Problem statement: For this exercise, an exact copy is needed of only the lines from the one containing "Click image for" through the end of the data, with pictures left out.

======== Exercise data

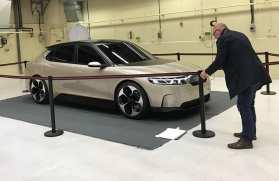 Estudo NEVS de um sedan de carro elétrico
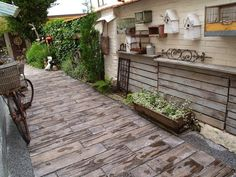 u morkusovic: květen 2014 Patio, Outdoor Decor, Gardening, Home Decor, Decoration Home, Terrace, Room Decor, Porch, Garten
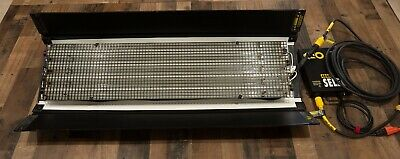 Kino Flo 4ft 4Bank - FIX-484 4' Light System - Ballast - 25' Cable - 2900K Lamps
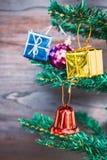 Орнаменты подарка рождества висят на рождественской елке имеют предпосылку древесины космоса Стоковые Фото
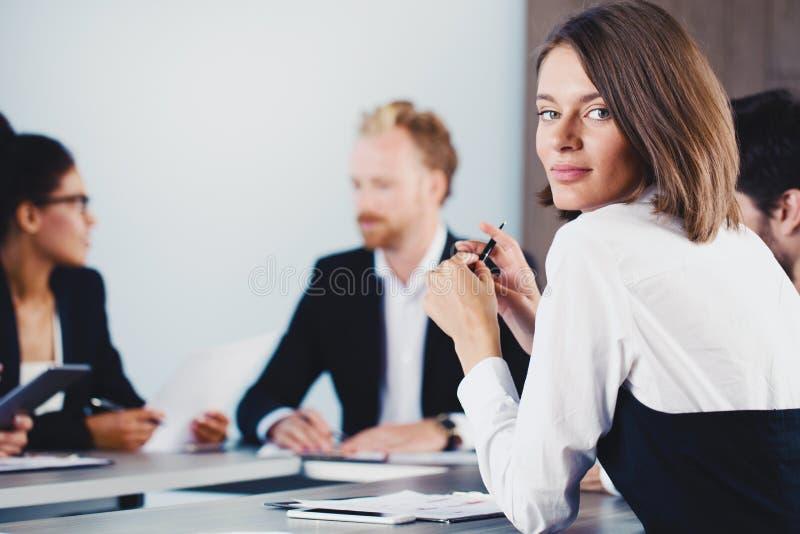 确信的女实业家在业务会议期间 免版税库存图片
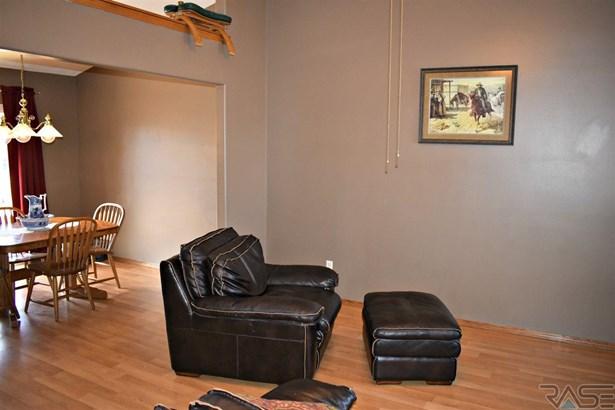 Split Foyer, Single Family - Brandon, SD (photo 5)
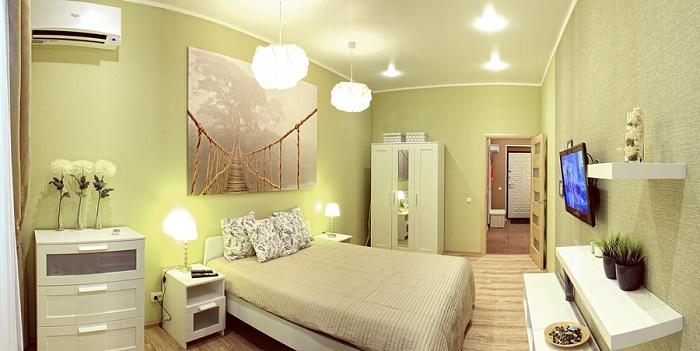 Двухкомнатная квартирапосуточно в Севастополе, Ленинский район, ул. Сенявина, 2. Фото 1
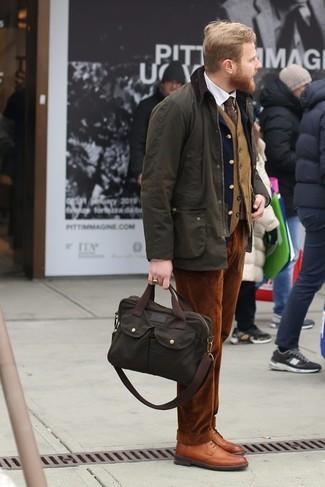 Comment porter: veste à col et boutons olive, blazer en laine bleu marine, gilet en laine marron clair, chemise de ville blanche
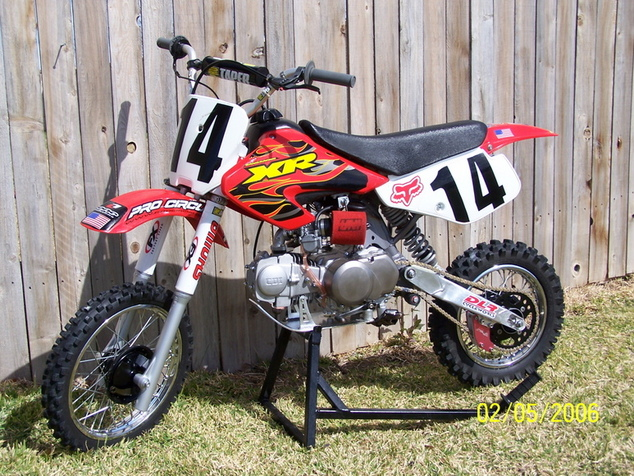 Click image for larger version.  Name:shanes bike.jpg Views:990 Size:220.2 KB ID:8003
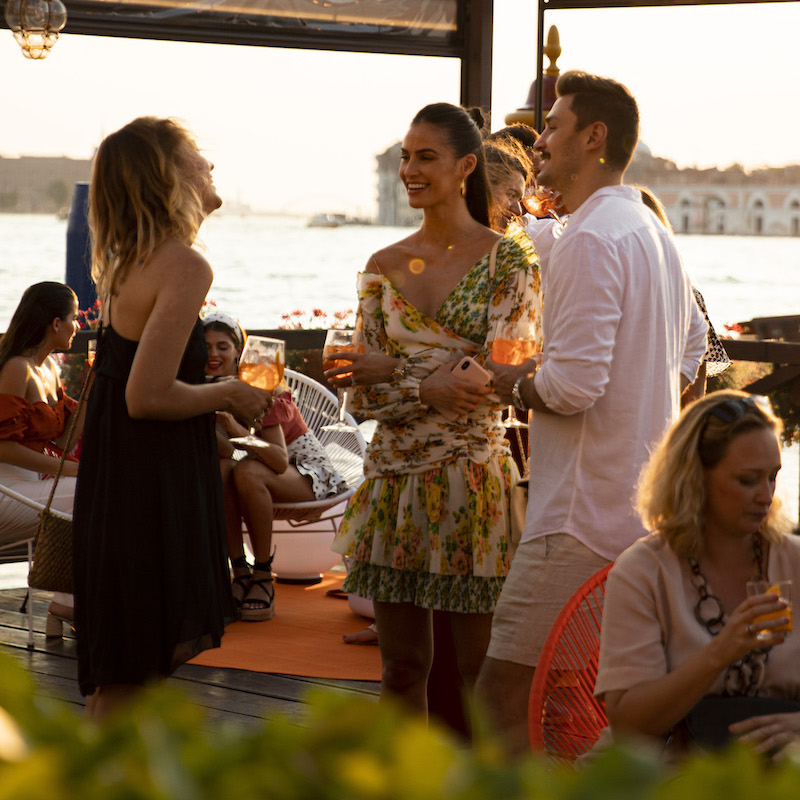 https://www.aperol.com/wp-content/uploads/2021/06/APEROL100_DAY2_EVENT_PEOPLE_30_2.jpeg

================

Result of this exercise:
 Click image for larger version.  Name:shanes bike.jpg Views:990 Size:220.2 KB ID:8003
 https://www.aperol.com/wp-content/uploads/2021/06/APEROL100_DAY2_EVENT_PEOPLE_30_2.jpeg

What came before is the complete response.